Che, y AFA qué? Los mandaron al Mundial con pasajes y entradas y nadie dice nada. Empiecen por ahí antes de hablar de ley.
Leyes hay miles. La 23.184 tiene 40 años y las barras siguen igual o peor. Lo que falta es voluntad política para aplicarlas, no más papel.
Totalmente de acuerdo Silvia. Acá el problema no es la ley, es que los mismos que votan esto después van a los palcos con los barras. Hipocresía pura.

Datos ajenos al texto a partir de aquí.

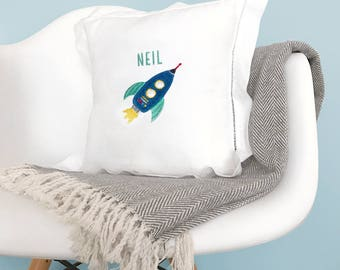 Personalized Rocket Pillow - Embroidered Pillow - Hemstitched - Galaxy Collection - Mej Mej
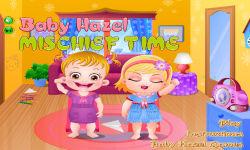 Baby Hazel Mischief Time screenshot 1/5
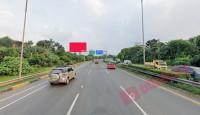 sewa media Billboard Billboard Jl. Tol JLJ Km. 18+000 Pondok Pinang B - Jakarta Selatan KOTA JAKARTA SELATAN Street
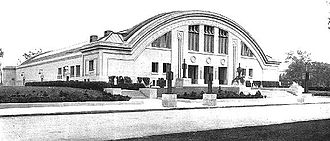1938–39 Oregon Webfoots men's basketball team - Patten Gymnasium, site of the 1939 NCAA national championship game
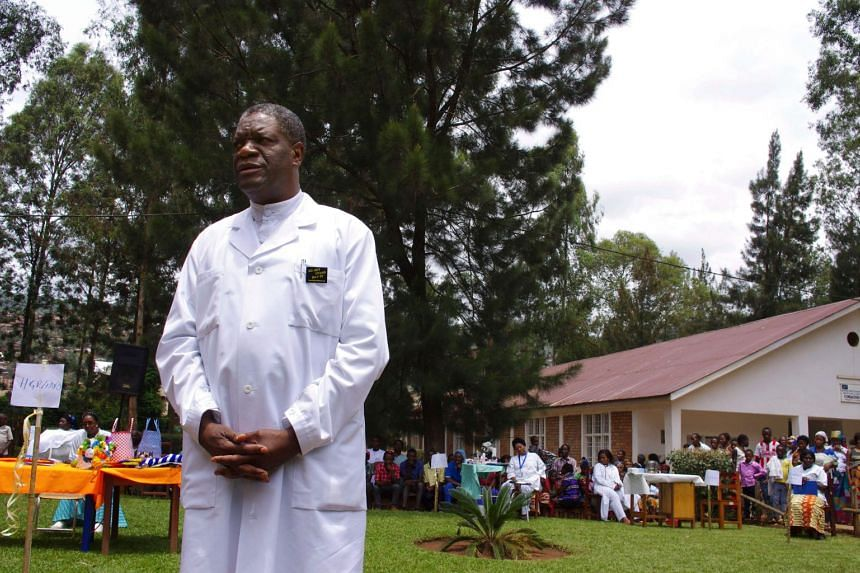 Congolese gynaecologist Denis Mukege at Panzi Hospital, in the outskirts of Bukavu, on March 18, 2015.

Yo soy socia de un club y hace años que no puedo llevar a mis hijos tranquila. Si esta ley sirve para que una familia pueda ir a la cancha sin miedo, la banco con todo.
jajaja lo de AFA y los pasajes al mundial es lo mas turbio de todo esto y nadie lo investiga. periodismo donde esta
Che Braian, el periodismo está, el problema es que AFA tiene más poder que muchos ministerios. No es tan fácil.
si tenes razon marce, pero igual da bronca. con el mundial encima menos van a investigar nada
Bullrich diseñó el proyecto pero ahora que no está en el gobierno veremos si tienen el mismo empuje para sacarlo adelante. Me genera dudas.
Seis años para un dirigente que le da entradas a los barras me parece poco, honestamente. Esos tipos saben exactamente lo que hacen.
Hay que ver cómo queda el artículo de los dirigentes cuando salga del Congreso. Ese es el que van a intentar sacar o vaciar. Ahí está la clave de todo.
En Rosario sabemos bien lo que es vivir con las consecuencias de las barras todo el año, no solo los días de partido. Ojalá esto sirva de algo.
Lo que más me llama la atención es que reconocen que las barras operan fuera de las canchas todo el año. Eso es admitir que es crimen organizado. Bien que lo digan de una vez.
Y los que votan esto en Diputados, alguno tiene foto con algún barra? Pregunto para saber.
Me parece bien el enfoque de tratar a las barras como crimen organizado. Es lo que son. Ahora, que el Congreso tenga el coraje de no ceder a las presiones, eso ya es otro tema.